TEXT EXTRACT:
▶
Taking time out from dithering over the floods to rebut the soon-to-be Cardinal Nichols, leader of the Catholic Church in England and Wales, Dave refused to accept that his government's cuts to social security have made life harder for those who rely on it. After all, IBS has ensured there will be no cumulative impact assessment for those hit by whammy after whammy of 1% "rises", the effective abolition of total council tax relief, the bedroom tax, and the chopping down of tax credits - no facts will rudely intrude upon Dave's caring reverie. Here is our caring, sharing prime minister in his own words:
Our long-term economic plan for Britain is not just about doing what we can afford, it is also about doing what is right ... Nowhere is that more true than in welfare. For me the moral case for welfare reform is every bit as important as making the numbers add up ... That means difficult decisions to get our deficit down, making sure that the debts of this generation are not our children's to inherit ... But our welfare reforms go beyond that alone - they are about giving new purpose, new opportunity, new hope - and yes, new responsibility to people who had previously been written off with no chance ... Seeing these reforms through is at the heart of our long-term economic plan - and it is at the heart too of our social and moral mission in politics today.How cutting public spending and keeping your fingers crossed makes an "economic plan" is something this LibDem-supported Tory government still hasn't explained two months short of its fourth anniversary. But let's park that up - we can go for a spin in it another time. What interests me here is the thin gruel that passes for high Conservative philosophy.
Essentially, people, or rather, the lower orders, are thick and lazy. And when below stairs people occasionally get bored living a brute existence, they have the potential to be dangerous. Hence the men and women Conservatism addresses itself to - the aristocrats, the rich, the business folk, the people who've clambered out of the herd - they are ultimately responsible for looking after them. They know the people's interests better than the people themselves. What is good for them is hard graft. It toughens them up, gives meaning to their lives. Forces them to "contribute". The devil makes work for idle hands, and all that. Underpinning this is an incredibly narrow view of human nature. We are acquisitive animals. Since we came down from the trees, our first acts were to barter and exchange, to compete and kill for the nicest caves or the plushest savannah. The herd with their tacky soap operas, footy fixations and binge-drinking still respond to material incentives above all else (an article of faith that must have had Osborne scratching his head after next to no firms, let alone workers, responded to his shares-for-rights wheeze).
◀
EXTRACTED INFORMATION:
▶
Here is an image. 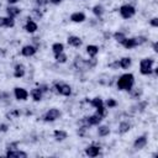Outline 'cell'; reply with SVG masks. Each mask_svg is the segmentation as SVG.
Instances as JSON below:
<instances>
[{
	"instance_id": "5",
	"label": "cell",
	"mask_w": 158,
	"mask_h": 158,
	"mask_svg": "<svg viewBox=\"0 0 158 158\" xmlns=\"http://www.w3.org/2000/svg\"><path fill=\"white\" fill-rule=\"evenodd\" d=\"M136 14V9L132 6V5H128V4H125L120 7V15L123 17V19H131L132 16H135Z\"/></svg>"
},
{
	"instance_id": "34",
	"label": "cell",
	"mask_w": 158,
	"mask_h": 158,
	"mask_svg": "<svg viewBox=\"0 0 158 158\" xmlns=\"http://www.w3.org/2000/svg\"><path fill=\"white\" fill-rule=\"evenodd\" d=\"M10 94L6 93V91H0V101H4V102H7L10 101Z\"/></svg>"
},
{
	"instance_id": "45",
	"label": "cell",
	"mask_w": 158,
	"mask_h": 158,
	"mask_svg": "<svg viewBox=\"0 0 158 158\" xmlns=\"http://www.w3.org/2000/svg\"><path fill=\"white\" fill-rule=\"evenodd\" d=\"M0 27H5V17L0 16Z\"/></svg>"
},
{
	"instance_id": "21",
	"label": "cell",
	"mask_w": 158,
	"mask_h": 158,
	"mask_svg": "<svg viewBox=\"0 0 158 158\" xmlns=\"http://www.w3.org/2000/svg\"><path fill=\"white\" fill-rule=\"evenodd\" d=\"M131 130V123L130 122H127V121H122V122H120V125H118V133H121V135H123V133H126V132H128Z\"/></svg>"
},
{
	"instance_id": "47",
	"label": "cell",
	"mask_w": 158,
	"mask_h": 158,
	"mask_svg": "<svg viewBox=\"0 0 158 158\" xmlns=\"http://www.w3.org/2000/svg\"><path fill=\"white\" fill-rule=\"evenodd\" d=\"M20 0H7V2H9V5H14V4H16V2H19Z\"/></svg>"
},
{
	"instance_id": "18",
	"label": "cell",
	"mask_w": 158,
	"mask_h": 158,
	"mask_svg": "<svg viewBox=\"0 0 158 158\" xmlns=\"http://www.w3.org/2000/svg\"><path fill=\"white\" fill-rule=\"evenodd\" d=\"M53 137H54L56 141H59L60 142V141H64L68 137V133L65 131H63V130H56L53 132Z\"/></svg>"
},
{
	"instance_id": "11",
	"label": "cell",
	"mask_w": 158,
	"mask_h": 158,
	"mask_svg": "<svg viewBox=\"0 0 158 158\" xmlns=\"http://www.w3.org/2000/svg\"><path fill=\"white\" fill-rule=\"evenodd\" d=\"M25 73H26V67L21 63H17L14 68V77L15 78H22L25 75Z\"/></svg>"
},
{
	"instance_id": "12",
	"label": "cell",
	"mask_w": 158,
	"mask_h": 158,
	"mask_svg": "<svg viewBox=\"0 0 158 158\" xmlns=\"http://www.w3.org/2000/svg\"><path fill=\"white\" fill-rule=\"evenodd\" d=\"M37 28H38L37 23H36L33 20L27 19V21H26V23H25V31L28 32V33H33V32L37 31Z\"/></svg>"
},
{
	"instance_id": "31",
	"label": "cell",
	"mask_w": 158,
	"mask_h": 158,
	"mask_svg": "<svg viewBox=\"0 0 158 158\" xmlns=\"http://www.w3.org/2000/svg\"><path fill=\"white\" fill-rule=\"evenodd\" d=\"M146 106H147V101H139L136 106H133L132 109H135V111H138V112H142V111H144V109H146Z\"/></svg>"
},
{
	"instance_id": "30",
	"label": "cell",
	"mask_w": 158,
	"mask_h": 158,
	"mask_svg": "<svg viewBox=\"0 0 158 158\" xmlns=\"http://www.w3.org/2000/svg\"><path fill=\"white\" fill-rule=\"evenodd\" d=\"M20 110H17V109H15V110H11L10 112H7L6 114V117L9 118V120H14V118H16V117H19L20 116Z\"/></svg>"
},
{
	"instance_id": "16",
	"label": "cell",
	"mask_w": 158,
	"mask_h": 158,
	"mask_svg": "<svg viewBox=\"0 0 158 158\" xmlns=\"http://www.w3.org/2000/svg\"><path fill=\"white\" fill-rule=\"evenodd\" d=\"M85 14L84 12H79V11H77V12H73L72 15H70V21H73V22H83V21H85Z\"/></svg>"
},
{
	"instance_id": "6",
	"label": "cell",
	"mask_w": 158,
	"mask_h": 158,
	"mask_svg": "<svg viewBox=\"0 0 158 158\" xmlns=\"http://www.w3.org/2000/svg\"><path fill=\"white\" fill-rule=\"evenodd\" d=\"M14 95H15V98H16L17 100L23 101V100H26V99L28 98V91H27L26 89H23V88L16 86V88L14 89Z\"/></svg>"
},
{
	"instance_id": "2",
	"label": "cell",
	"mask_w": 158,
	"mask_h": 158,
	"mask_svg": "<svg viewBox=\"0 0 158 158\" xmlns=\"http://www.w3.org/2000/svg\"><path fill=\"white\" fill-rule=\"evenodd\" d=\"M153 64L154 59L153 58H143L139 62V72L143 75H149L153 72Z\"/></svg>"
},
{
	"instance_id": "48",
	"label": "cell",
	"mask_w": 158,
	"mask_h": 158,
	"mask_svg": "<svg viewBox=\"0 0 158 158\" xmlns=\"http://www.w3.org/2000/svg\"><path fill=\"white\" fill-rule=\"evenodd\" d=\"M157 48H158V47H157V42H154V43H153V49H154V52H158Z\"/></svg>"
},
{
	"instance_id": "41",
	"label": "cell",
	"mask_w": 158,
	"mask_h": 158,
	"mask_svg": "<svg viewBox=\"0 0 158 158\" xmlns=\"http://www.w3.org/2000/svg\"><path fill=\"white\" fill-rule=\"evenodd\" d=\"M48 1H49V0H36V4H37L38 6H44V5L48 4Z\"/></svg>"
},
{
	"instance_id": "19",
	"label": "cell",
	"mask_w": 158,
	"mask_h": 158,
	"mask_svg": "<svg viewBox=\"0 0 158 158\" xmlns=\"http://www.w3.org/2000/svg\"><path fill=\"white\" fill-rule=\"evenodd\" d=\"M130 96H131V99H135V100H138L141 96H142V94H143V90L141 89V88H132L130 91Z\"/></svg>"
},
{
	"instance_id": "33",
	"label": "cell",
	"mask_w": 158,
	"mask_h": 158,
	"mask_svg": "<svg viewBox=\"0 0 158 158\" xmlns=\"http://www.w3.org/2000/svg\"><path fill=\"white\" fill-rule=\"evenodd\" d=\"M31 15H32V17H33L35 20H41V19H42V11H41L40 9H32Z\"/></svg>"
},
{
	"instance_id": "1",
	"label": "cell",
	"mask_w": 158,
	"mask_h": 158,
	"mask_svg": "<svg viewBox=\"0 0 158 158\" xmlns=\"http://www.w3.org/2000/svg\"><path fill=\"white\" fill-rule=\"evenodd\" d=\"M133 84H135V77L131 73H125L117 79V89L118 90L130 91L133 88Z\"/></svg>"
},
{
	"instance_id": "17",
	"label": "cell",
	"mask_w": 158,
	"mask_h": 158,
	"mask_svg": "<svg viewBox=\"0 0 158 158\" xmlns=\"http://www.w3.org/2000/svg\"><path fill=\"white\" fill-rule=\"evenodd\" d=\"M121 44H122V46H123L126 49H132V48L137 47V43H136L135 37H132V38H127V37H126Z\"/></svg>"
},
{
	"instance_id": "24",
	"label": "cell",
	"mask_w": 158,
	"mask_h": 158,
	"mask_svg": "<svg viewBox=\"0 0 158 158\" xmlns=\"http://www.w3.org/2000/svg\"><path fill=\"white\" fill-rule=\"evenodd\" d=\"M98 135H99L100 137H106V136H109V135H110V128H109V126H106V125L99 126V128H98Z\"/></svg>"
},
{
	"instance_id": "39",
	"label": "cell",
	"mask_w": 158,
	"mask_h": 158,
	"mask_svg": "<svg viewBox=\"0 0 158 158\" xmlns=\"http://www.w3.org/2000/svg\"><path fill=\"white\" fill-rule=\"evenodd\" d=\"M149 23H151V26H153V27H158V19H157V17L151 19Z\"/></svg>"
},
{
	"instance_id": "4",
	"label": "cell",
	"mask_w": 158,
	"mask_h": 158,
	"mask_svg": "<svg viewBox=\"0 0 158 158\" xmlns=\"http://www.w3.org/2000/svg\"><path fill=\"white\" fill-rule=\"evenodd\" d=\"M60 111L58 110V109H56V107H52V109H49L44 115H43V121H46V122H53V121H56L57 118H59L60 117Z\"/></svg>"
},
{
	"instance_id": "14",
	"label": "cell",
	"mask_w": 158,
	"mask_h": 158,
	"mask_svg": "<svg viewBox=\"0 0 158 158\" xmlns=\"http://www.w3.org/2000/svg\"><path fill=\"white\" fill-rule=\"evenodd\" d=\"M99 153H100V147L99 146L91 144V146L85 148V154L89 156V157H96V156H99Z\"/></svg>"
},
{
	"instance_id": "49",
	"label": "cell",
	"mask_w": 158,
	"mask_h": 158,
	"mask_svg": "<svg viewBox=\"0 0 158 158\" xmlns=\"http://www.w3.org/2000/svg\"><path fill=\"white\" fill-rule=\"evenodd\" d=\"M0 7H1V4H0Z\"/></svg>"
},
{
	"instance_id": "35",
	"label": "cell",
	"mask_w": 158,
	"mask_h": 158,
	"mask_svg": "<svg viewBox=\"0 0 158 158\" xmlns=\"http://www.w3.org/2000/svg\"><path fill=\"white\" fill-rule=\"evenodd\" d=\"M15 25V20L12 17H5V27H14Z\"/></svg>"
},
{
	"instance_id": "15",
	"label": "cell",
	"mask_w": 158,
	"mask_h": 158,
	"mask_svg": "<svg viewBox=\"0 0 158 158\" xmlns=\"http://www.w3.org/2000/svg\"><path fill=\"white\" fill-rule=\"evenodd\" d=\"M67 42H68L69 46H73V47H80V46L83 44L81 38L78 37V36H69V37L67 38Z\"/></svg>"
},
{
	"instance_id": "23",
	"label": "cell",
	"mask_w": 158,
	"mask_h": 158,
	"mask_svg": "<svg viewBox=\"0 0 158 158\" xmlns=\"http://www.w3.org/2000/svg\"><path fill=\"white\" fill-rule=\"evenodd\" d=\"M91 11H93V14H94L95 16H98V17H101V16L104 15V12H105V9H104V6H102V5H100V4H96L95 6H93Z\"/></svg>"
},
{
	"instance_id": "7",
	"label": "cell",
	"mask_w": 158,
	"mask_h": 158,
	"mask_svg": "<svg viewBox=\"0 0 158 158\" xmlns=\"http://www.w3.org/2000/svg\"><path fill=\"white\" fill-rule=\"evenodd\" d=\"M146 144H147V136L143 135V136H139V137H137V138L135 139V142H133V148H135L136 151H139V149L144 148Z\"/></svg>"
},
{
	"instance_id": "36",
	"label": "cell",
	"mask_w": 158,
	"mask_h": 158,
	"mask_svg": "<svg viewBox=\"0 0 158 158\" xmlns=\"http://www.w3.org/2000/svg\"><path fill=\"white\" fill-rule=\"evenodd\" d=\"M135 40H136V43H137V46H141V44H143V43H146V42H147V38H146V37H143V36H138V37H135Z\"/></svg>"
},
{
	"instance_id": "37",
	"label": "cell",
	"mask_w": 158,
	"mask_h": 158,
	"mask_svg": "<svg viewBox=\"0 0 158 158\" xmlns=\"http://www.w3.org/2000/svg\"><path fill=\"white\" fill-rule=\"evenodd\" d=\"M105 104H106V107H109V109H110V107H115V106L117 105V102H116L115 99H107Z\"/></svg>"
},
{
	"instance_id": "3",
	"label": "cell",
	"mask_w": 158,
	"mask_h": 158,
	"mask_svg": "<svg viewBox=\"0 0 158 158\" xmlns=\"http://www.w3.org/2000/svg\"><path fill=\"white\" fill-rule=\"evenodd\" d=\"M54 91L59 95H63V96H69L72 94V88L69 84H65V83H54V86H53Z\"/></svg>"
},
{
	"instance_id": "9",
	"label": "cell",
	"mask_w": 158,
	"mask_h": 158,
	"mask_svg": "<svg viewBox=\"0 0 158 158\" xmlns=\"http://www.w3.org/2000/svg\"><path fill=\"white\" fill-rule=\"evenodd\" d=\"M73 65H74L78 70H84V69H86V59H84V58L80 57V56H77V57L74 58Z\"/></svg>"
},
{
	"instance_id": "40",
	"label": "cell",
	"mask_w": 158,
	"mask_h": 158,
	"mask_svg": "<svg viewBox=\"0 0 158 158\" xmlns=\"http://www.w3.org/2000/svg\"><path fill=\"white\" fill-rule=\"evenodd\" d=\"M38 88H40V90H41L42 93H47V91L49 90V86H48V85H46V84H42V85H40Z\"/></svg>"
},
{
	"instance_id": "13",
	"label": "cell",
	"mask_w": 158,
	"mask_h": 158,
	"mask_svg": "<svg viewBox=\"0 0 158 158\" xmlns=\"http://www.w3.org/2000/svg\"><path fill=\"white\" fill-rule=\"evenodd\" d=\"M6 14H7L9 17L15 19L16 16H19L21 14V9L20 7H16V6H12V5H9L6 7Z\"/></svg>"
},
{
	"instance_id": "25",
	"label": "cell",
	"mask_w": 158,
	"mask_h": 158,
	"mask_svg": "<svg viewBox=\"0 0 158 158\" xmlns=\"http://www.w3.org/2000/svg\"><path fill=\"white\" fill-rule=\"evenodd\" d=\"M86 53L89 54V57H95L99 53V47L94 46V44H89L86 47Z\"/></svg>"
},
{
	"instance_id": "27",
	"label": "cell",
	"mask_w": 158,
	"mask_h": 158,
	"mask_svg": "<svg viewBox=\"0 0 158 158\" xmlns=\"http://www.w3.org/2000/svg\"><path fill=\"white\" fill-rule=\"evenodd\" d=\"M54 59H56L58 63H65L67 59H68V57H67V54H65L64 52H60V53L54 54Z\"/></svg>"
},
{
	"instance_id": "29",
	"label": "cell",
	"mask_w": 158,
	"mask_h": 158,
	"mask_svg": "<svg viewBox=\"0 0 158 158\" xmlns=\"http://www.w3.org/2000/svg\"><path fill=\"white\" fill-rule=\"evenodd\" d=\"M125 38H126V36H125V33H123V32L117 31V32H115V33H114V40H115L116 42H118V43H122Z\"/></svg>"
},
{
	"instance_id": "43",
	"label": "cell",
	"mask_w": 158,
	"mask_h": 158,
	"mask_svg": "<svg viewBox=\"0 0 158 158\" xmlns=\"http://www.w3.org/2000/svg\"><path fill=\"white\" fill-rule=\"evenodd\" d=\"M7 128H9V126H7L6 123H1V125H0V132H6Z\"/></svg>"
},
{
	"instance_id": "22",
	"label": "cell",
	"mask_w": 158,
	"mask_h": 158,
	"mask_svg": "<svg viewBox=\"0 0 158 158\" xmlns=\"http://www.w3.org/2000/svg\"><path fill=\"white\" fill-rule=\"evenodd\" d=\"M131 63H132V60H131L130 57H123V58H121V59L118 60V65H120V68H122V69H128V68L131 67Z\"/></svg>"
},
{
	"instance_id": "28",
	"label": "cell",
	"mask_w": 158,
	"mask_h": 158,
	"mask_svg": "<svg viewBox=\"0 0 158 158\" xmlns=\"http://www.w3.org/2000/svg\"><path fill=\"white\" fill-rule=\"evenodd\" d=\"M90 105L93 106V107H100V106H102L104 105V101H102V99L101 98H94V99H91V101H90Z\"/></svg>"
},
{
	"instance_id": "26",
	"label": "cell",
	"mask_w": 158,
	"mask_h": 158,
	"mask_svg": "<svg viewBox=\"0 0 158 158\" xmlns=\"http://www.w3.org/2000/svg\"><path fill=\"white\" fill-rule=\"evenodd\" d=\"M63 49H64V46H63V43H60V42H56V43L52 44V51H53L54 54L63 52Z\"/></svg>"
},
{
	"instance_id": "8",
	"label": "cell",
	"mask_w": 158,
	"mask_h": 158,
	"mask_svg": "<svg viewBox=\"0 0 158 158\" xmlns=\"http://www.w3.org/2000/svg\"><path fill=\"white\" fill-rule=\"evenodd\" d=\"M37 52V47L33 44H26L21 48V54L25 57H31Z\"/></svg>"
},
{
	"instance_id": "38",
	"label": "cell",
	"mask_w": 158,
	"mask_h": 158,
	"mask_svg": "<svg viewBox=\"0 0 158 158\" xmlns=\"http://www.w3.org/2000/svg\"><path fill=\"white\" fill-rule=\"evenodd\" d=\"M17 146H19V142H11V143H9V144L6 146V148H7V151H10V149H16Z\"/></svg>"
},
{
	"instance_id": "42",
	"label": "cell",
	"mask_w": 158,
	"mask_h": 158,
	"mask_svg": "<svg viewBox=\"0 0 158 158\" xmlns=\"http://www.w3.org/2000/svg\"><path fill=\"white\" fill-rule=\"evenodd\" d=\"M118 60H116V62H114V63H110L109 64V68H112V69H118Z\"/></svg>"
},
{
	"instance_id": "32",
	"label": "cell",
	"mask_w": 158,
	"mask_h": 158,
	"mask_svg": "<svg viewBox=\"0 0 158 158\" xmlns=\"http://www.w3.org/2000/svg\"><path fill=\"white\" fill-rule=\"evenodd\" d=\"M98 64V60L95 57H90V59L86 60V69H93Z\"/></svg>"
},
{
	"instance_id": "10",
	"label": "cell",
	"mask_w": 158,
	"mask_h": 158,
	"mask_svg": "<svg viewBox=\"0 0 158 158\" xmlns=\"http://www.w3.org/2000/svg\"><path fill=\"white\" fill-rule=\"evenodd\" d=\"M6 157H9V158H26L27 153L23 151H19V149H10L6 152Z\"/></svg>"
},
{
	"instance_id": "46",
	"label": "cell",
	"mask_w": 158,
	"mask_h": 158,
	"mask_svg": "<svg viewBox=\"0 0 158 158\" xmlns=\"http://www.w3.org/2000/svg\"><path fill=\"white\" fill-rule=\"evenodd\" d=\"M49 2H52L53 5H59L62 2V0H49Z\"/></svg>"
},
{
	"instance_id": "44",
	"label": "cell",
	"mask_w": 158,
	"mask_h": 158,
	"mask_svg": "<svg viewBox=\"0 0 158 158\" xmlns=\"http://www.w3.org/2000/svg\"><path fill=\"white\" fill-rule=\"evenodd\" d=\"M6 56V51L4 48H0V58H4Z\"/></svg>"
},
{
	"instance_id": "20",
	"label": "cell",
	"mask_w": 158,
	"mask_h": 158,
	"mask_svg": "<svg viewBox=\"0 0 158 158\" xmlns=\"http://www.w3.org/2000/svg\"><path fill=\"white\" fill-rule=\"evenodd\" d=\"M31 96L33 99V101H41L42 100V96H43V93L40 90V88H35L31 90Z\"/></svg>"
}]
</instances>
◀
INSTRUCTIONS:
(a) Answer these questions from the welfare commentary, one line each, marking the answers (i), (ii) and (iii):
(i) Whom did Dave take time out from the floods to rebut?
(ii) How far short of its fourth anniversary does the commentary say the government is?
(iii) Which scheme of Osborne's drew a response from next to no firms?
(b) Translate this sentence from the welfare commentary into Spanish: "They know the people's interests better than the people themselves."
(c) Extend the welfare commentary, picking up after its final sentence.

TASK RESULTS:
(a)
(i) The soon-to-be Cardinal Nichols, leader of the Catholic Church in England and Wales.
(ii) Two months.
(iii) His shares-for-rights wheeze.

(b) Conocen los intereses del pueblo mejor que el propio pueblo.

(c)
People might be greedy. But they want to do the bare minimum for it. Which is why social security is so dangerous. Permanent mass unemployment that scars busts and booms is a social pathology. The contradictions of capitalism are not to blame, but rather the welfare state offers incentives to be idle. You've heard the rhetoric - the so-called "something for nothing" culture. If you believe the spin, the last Labour government was a golden age for living it up on the taxpayer. There were no sanctions regimes, no mandatory work programmes, no work capability assessment. Apparently. The thing is, despite the tenor of their baying hounds in the press, people who live on social security can't help it. Not because there's never enough jobs to go around - that never causes unemployment. No, their acquisitive, lazy natures mean they are powerless to resist the material signals the state are putting out. By taking its money, they're inviting bureaucratic interference into places where the state shouldn't go (a critique nicked from the left, actually). It's infantilising them, robbing them of responsibility for their own self-provision. It's a route to a consequence-free existence, which immediately problematises society's moral foundations. Single parenthood, promiscuity, and crime are just some examples of what welfarism unwittingly encourages.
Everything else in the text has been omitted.